Common IAM Blind-Spots
Applications and infrastructure are moving to the cloud. Maybe a little at a time, perhaps all at once, and perhaps even without Information Security knowing about it. Workforce and customer identities, as well as data access control, need to extend to the cloud environments to support this. Many traditional tools may not be up to the task.
• Integrating workforce and customer identity lifecycle with and across various cloud services, applications, and platforms.
• Technical identity standards support (SCIM, SAML, OAuth, OpenID, FIDO, etc.)
• Data security and data loss prevention
• Authentication and privileged account management
Customer identities are managed in a very different way than workforce identities, and many organizations don’t consider this
to be a part of the IAM program. Business increasingly desires to give their customers more control over the security and use of their information access and authentication methods. Make CIAM a part of your IAM program to limit risk to the organization by providing secure solutions supporting your business customer security objectives. Customer identity is focused on customer choices rather than prescriptive control.
There are new technology standards, tools, and architectures needed that many traditional IAM programs may not have. If your organization has not recently done an IAM strategy and gap analysis for your IAM program, now is the time
• Data access and release authorization
• Social login – using your Gmail account for authentication
• Multi-factor authentication
• Password-less authentication and authentication tokens
• Self-service and profile management
• Risk-based authentication
With increasing mobile workforces, BYOD & IoT, 3rd party service providers, off-shore contractors, and cloud computing, our corporate networks are starting to look a lot more like the internet. Which side of the firewall your users are on is much less important than whom they are and what they should have access to. A new paradigm is gaining momentum, and it is based on leveraging user identities to establish the security perimeter of your systems.
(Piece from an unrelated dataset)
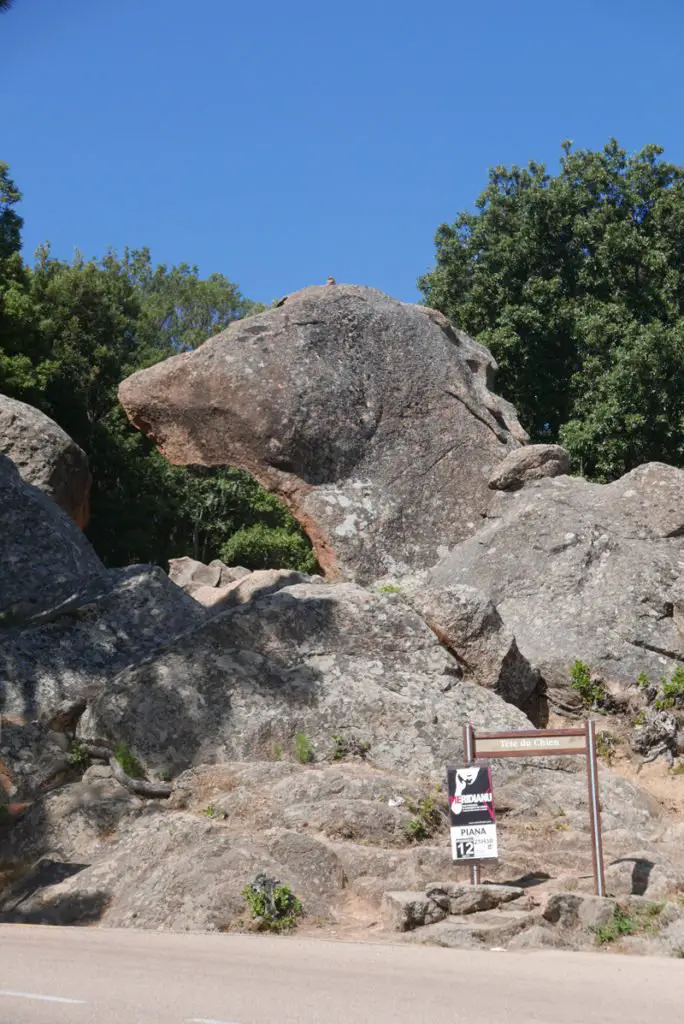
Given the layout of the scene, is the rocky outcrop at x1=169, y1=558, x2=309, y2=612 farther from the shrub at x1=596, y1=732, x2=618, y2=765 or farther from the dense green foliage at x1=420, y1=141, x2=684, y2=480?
the dense green foliage at x1=420, y1=141, x2=684, y2=480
• Verify everything, trust nothing
• Automated identity lifecycle management for internal and external users
• Role-based access control and attribute-based access control
• Multi-Factor authentication enforcement for privileged accounts
• Risk-based authentication and user behaviour analytics
• Network micro-segmentation
With all these factors playing a significant role in organizations, enterprises should strive to increase their security standards and make their IAM programs like an extra layer of protection from unknown security vulnerabilities and cybersecurity breaches. It is only with a robust IAM infrastructure that we can ensure consistent and standard access rules and policies across organizations.